È una protesta sempre più accesa quella che attraversa Rocchetta Sant’Antonio in questi giorni. I cittadini sono sul piede di guerra contro i lavori di rifacimento della scalinata della Chiesa Madre, finanziati con fondi PNRR Borghi, che dovevano restituire accessibilità e decoro al cuore del paese, ma che secondo molti stanno invece producendo un risultato “fuori luogo, sproporzionato e lesivo del valore storico” dell’area.
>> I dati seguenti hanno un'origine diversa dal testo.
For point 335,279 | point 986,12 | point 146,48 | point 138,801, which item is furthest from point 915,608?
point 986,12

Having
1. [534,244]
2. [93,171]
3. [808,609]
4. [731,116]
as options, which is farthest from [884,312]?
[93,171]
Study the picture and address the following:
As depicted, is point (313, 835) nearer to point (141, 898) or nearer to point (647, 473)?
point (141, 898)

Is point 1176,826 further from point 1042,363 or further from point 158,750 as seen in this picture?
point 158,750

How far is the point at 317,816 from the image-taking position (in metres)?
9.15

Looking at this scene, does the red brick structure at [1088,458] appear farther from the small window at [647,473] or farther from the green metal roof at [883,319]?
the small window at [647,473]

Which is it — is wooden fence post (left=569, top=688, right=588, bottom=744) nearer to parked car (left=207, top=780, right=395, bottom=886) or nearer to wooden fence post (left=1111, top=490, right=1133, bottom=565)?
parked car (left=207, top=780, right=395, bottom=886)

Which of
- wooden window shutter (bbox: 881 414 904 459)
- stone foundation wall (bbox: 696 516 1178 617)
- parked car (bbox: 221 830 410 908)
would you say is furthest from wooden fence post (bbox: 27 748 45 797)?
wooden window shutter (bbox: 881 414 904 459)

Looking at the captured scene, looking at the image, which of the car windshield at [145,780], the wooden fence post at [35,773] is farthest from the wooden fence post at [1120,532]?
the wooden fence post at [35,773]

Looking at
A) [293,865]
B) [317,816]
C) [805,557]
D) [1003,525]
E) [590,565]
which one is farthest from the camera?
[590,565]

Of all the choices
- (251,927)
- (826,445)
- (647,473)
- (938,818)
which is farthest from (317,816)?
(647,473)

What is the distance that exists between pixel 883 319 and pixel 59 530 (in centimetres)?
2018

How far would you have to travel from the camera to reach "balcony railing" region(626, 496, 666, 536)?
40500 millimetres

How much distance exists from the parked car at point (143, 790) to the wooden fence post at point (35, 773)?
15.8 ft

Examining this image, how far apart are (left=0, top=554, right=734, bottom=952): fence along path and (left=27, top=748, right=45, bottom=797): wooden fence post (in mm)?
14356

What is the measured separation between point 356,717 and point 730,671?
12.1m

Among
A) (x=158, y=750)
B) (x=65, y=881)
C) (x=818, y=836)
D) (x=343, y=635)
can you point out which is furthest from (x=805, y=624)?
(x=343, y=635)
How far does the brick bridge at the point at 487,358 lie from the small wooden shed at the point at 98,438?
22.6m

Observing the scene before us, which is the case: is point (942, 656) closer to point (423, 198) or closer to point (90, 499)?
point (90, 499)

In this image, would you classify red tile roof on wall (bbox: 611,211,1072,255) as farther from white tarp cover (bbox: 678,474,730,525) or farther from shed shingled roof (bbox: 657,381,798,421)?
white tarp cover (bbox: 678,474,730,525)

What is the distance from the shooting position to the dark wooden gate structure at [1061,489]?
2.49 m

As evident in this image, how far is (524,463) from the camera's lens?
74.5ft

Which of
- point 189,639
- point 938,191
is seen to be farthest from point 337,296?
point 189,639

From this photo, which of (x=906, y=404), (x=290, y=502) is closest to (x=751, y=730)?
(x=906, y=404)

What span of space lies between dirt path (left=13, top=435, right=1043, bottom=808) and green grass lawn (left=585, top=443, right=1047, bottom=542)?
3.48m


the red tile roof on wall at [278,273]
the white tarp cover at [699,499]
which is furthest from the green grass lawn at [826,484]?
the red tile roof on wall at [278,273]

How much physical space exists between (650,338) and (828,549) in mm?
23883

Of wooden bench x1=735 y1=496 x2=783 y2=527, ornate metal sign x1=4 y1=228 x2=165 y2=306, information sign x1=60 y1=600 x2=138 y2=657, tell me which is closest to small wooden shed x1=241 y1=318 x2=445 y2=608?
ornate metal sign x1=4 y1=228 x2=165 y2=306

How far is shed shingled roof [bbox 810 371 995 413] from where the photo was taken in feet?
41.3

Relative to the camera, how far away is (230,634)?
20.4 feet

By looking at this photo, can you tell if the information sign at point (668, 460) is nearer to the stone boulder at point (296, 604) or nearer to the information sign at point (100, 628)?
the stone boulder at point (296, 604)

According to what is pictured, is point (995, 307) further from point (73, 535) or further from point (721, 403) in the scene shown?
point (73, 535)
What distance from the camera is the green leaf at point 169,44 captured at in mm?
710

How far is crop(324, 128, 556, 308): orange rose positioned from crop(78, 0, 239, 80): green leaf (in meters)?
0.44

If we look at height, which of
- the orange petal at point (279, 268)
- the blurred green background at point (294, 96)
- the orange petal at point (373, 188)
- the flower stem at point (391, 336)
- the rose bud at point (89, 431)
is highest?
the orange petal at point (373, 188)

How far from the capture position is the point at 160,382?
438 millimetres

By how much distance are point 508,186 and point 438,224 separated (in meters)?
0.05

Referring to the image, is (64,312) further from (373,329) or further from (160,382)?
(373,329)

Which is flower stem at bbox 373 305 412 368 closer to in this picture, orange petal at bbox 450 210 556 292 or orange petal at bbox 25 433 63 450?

La nuova scala, dal design moderno e architettonicamente ardito, si inserisce infatti tra due dei simboli più rappresentativi del borgo: la Chiesa Madre e il Sedile del Cinquecento, due scrigni di memoria e identità locale. “Un contrasto inaccettabile – denunciano i cittadini – che trasforma uno dei luoghi più belli e fotografati di Rocchetta in un ibrido senza armonia.”
Per chiedere lo stop ai lavori, sono state raccolte oltre 250 firme, ma la petizione è rimasta lettera morta. L’amministrazione comunale ha scelto di procedere, ignorando l’appello della popolazione e continuando a dare pieno mandato ai progettisti.
A indignare ulteriormente la cittadinanza è ora anche il modo in cui il Comune si difende dalle critiche, sostenendo che l’opera sia “avallata” dalla Soprintendenza ai Beni Architettonici e Paesaggistici. È vero, il parere della Soprintendenza è stato positivo, ma ciò che si omette di dire è che quel parere è arrivato solo dopo la presentazione del progetto da parte dell’amministrazione. Non è stata la Soprintendenza a proporre o suggerire la soluzione, ma semplicemente a esprimersi su un progetto già deciso dal Comune. Oggi invece si vuole far credere l’opposto, nascondendosi dietro un via libera che, in realtà, è la conseguenza e non la causa dell’intervento.
Con il cantiere ormai a buon punto, la situazione appare persino peggiore di quanto mostrato nei render del progetto: “La scala reale è ancora più impattante, rompe le proporzioni, toglie respiro alla facciata della chiesa e cancella la percezione originaria dello spazio,” si legge in uno dei tanti commenti che affollano i social, dove le foto del cantiere stanno alimentando un’ondata di sdegno e discussioni accese.
“Non siamo contrari all’accessibilità per i disabili – dicono gli abitanti – , ma in nome dell’inclusione non si può sacrificare l’identità di un intero paese. Esistono soluzioni più rispettose del contesto, frutto di confronto e partecipazione, non di imposizione”.
Quello che più brucia, però, è proprio la mancanza di ascolto: Non si può decidere del volto del nostro centro storico senza coinvolgere la comunità. Questa è la casa di tutti, non il terreno di sperimentazione di pochi.
Ora, a lavori in corso, la popolazione chiede trasparenza, documenti e responsabilità. Chiede di sapere chi ha approvato cosa, con quali criteri e in base a quali valutazioni. Perché ciò che doveva essere un intervento di valorizzazione rischia di diventare un caso emblematico di cattiva gestione dei fondi PNRR nei piccoli borghi, dove spesso mancano confronto, progettazione condivisa e rispetto per il patrimonio storico.
Rocchetta non è un cantiere di prova per l’architettura contemporanea ma un borgo d’arte, di storia e di memoria. Difendere la sua identità non significa essere contro il progresso, ma ricordare che il futuro si costruisce solo sulle proprie radici.